The world’s largest healthcare company said powder sales have dropped 60% in the past three years as it was hit by thousands of lawsuits and billions of dollars in damages at trial for allegations.

Kathleen Widmer, President of North America for the Consumer Healthcare division of Johnson & Johnson, said that the advertisement of lawyers seeking new clients to sue the company had confused clients and caused sales to drop.

Widmer said sales will continue outside the United States and Canada, which represent only about 20% of the overall product market. “Johnson’s baby powder will continue to be sold in other markets where demand is significantly higher and consumers are not confused by the misleading advertising of litigation,” she said.

J&J faces nearly 19,400 lawsuits related to allegations that its talcum powder can cause cancer.

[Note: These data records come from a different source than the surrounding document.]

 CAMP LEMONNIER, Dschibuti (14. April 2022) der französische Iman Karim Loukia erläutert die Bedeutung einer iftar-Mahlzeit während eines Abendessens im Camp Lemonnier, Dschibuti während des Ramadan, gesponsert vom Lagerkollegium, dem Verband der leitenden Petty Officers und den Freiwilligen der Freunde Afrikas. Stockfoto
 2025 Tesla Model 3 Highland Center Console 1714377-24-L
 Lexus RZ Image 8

In 2019, the company received subpoenas from U.S. authorities investigating the allegations. He lost several lawsuits, including one high-profile case in 2018, when he was ordered to pay $ 4.7 billion in damages for 22 women who alleged their cancer was caused by the use of the product.

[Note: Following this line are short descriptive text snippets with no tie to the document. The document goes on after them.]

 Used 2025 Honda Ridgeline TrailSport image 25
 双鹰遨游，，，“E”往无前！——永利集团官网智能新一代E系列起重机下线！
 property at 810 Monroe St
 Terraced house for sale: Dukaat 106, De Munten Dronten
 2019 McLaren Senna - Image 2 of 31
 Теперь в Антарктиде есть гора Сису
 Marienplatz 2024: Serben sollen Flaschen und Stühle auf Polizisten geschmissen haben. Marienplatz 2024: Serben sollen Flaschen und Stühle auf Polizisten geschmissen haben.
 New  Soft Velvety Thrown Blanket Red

The company is appealing the verdict and J&J has said it is confident the product is safe. Last year, it rejected claims by the US regulator that it had found traces of asbestos in baby powder, claiming that new tests had shown no evidence of the known carcinogen. All the verdicts that went through the entire appeal process have been set aside, he said on Tuesday.

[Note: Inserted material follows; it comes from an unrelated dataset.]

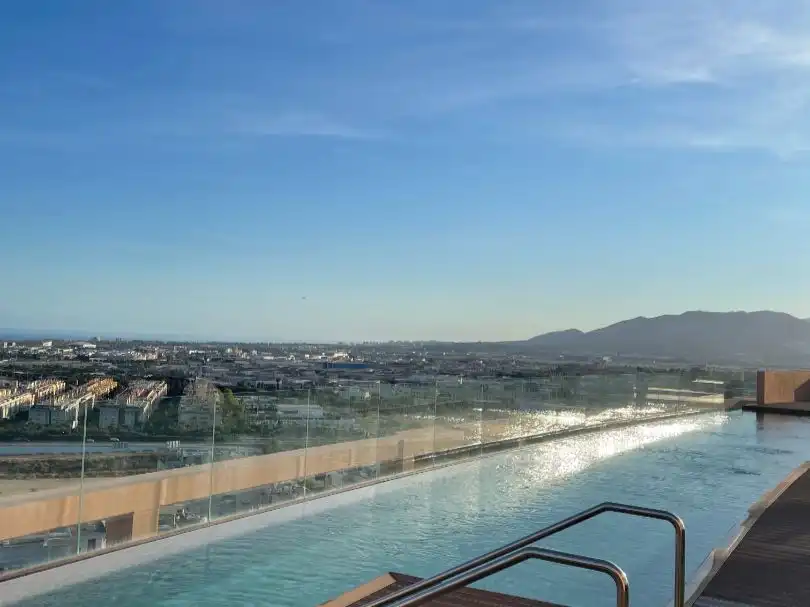 Piso de alquiler en Bulevar Louis Pasteur, 17, El Tejar - Hacienda Bizcochero Piscina de Piso de alquiler en Málaga con Aire acondicionado, Calefacción y Terraza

“Decades of scientific research by medical experts around the world support the safety of our product,” said J&J. “We will continue to vigorously defend the product, its safety and the unsubstantiated allegations against him and the company in the courtroom.”

The company will continue to sell cornstarch baby powder in the United States and Canada.

The decision to abandon talcum baby powder came as J&J cut its lines, in part because of the Covid-19 crisis. The company cuts approximately 100 products to prioritize high-demand products – such as the pain reliever Tylenol and Listerine mouthwash – and allow for social distancing in the factory and in distribution facilities.

Several consumer goods groups are streamlining their product lines to focus on commodities and meet demand during the pandemic, including Clorox, Coca-Cola and General Mills, the food company behind Häagen-Dazs ice cream, Cheerios cereal and Old El Paso tacos.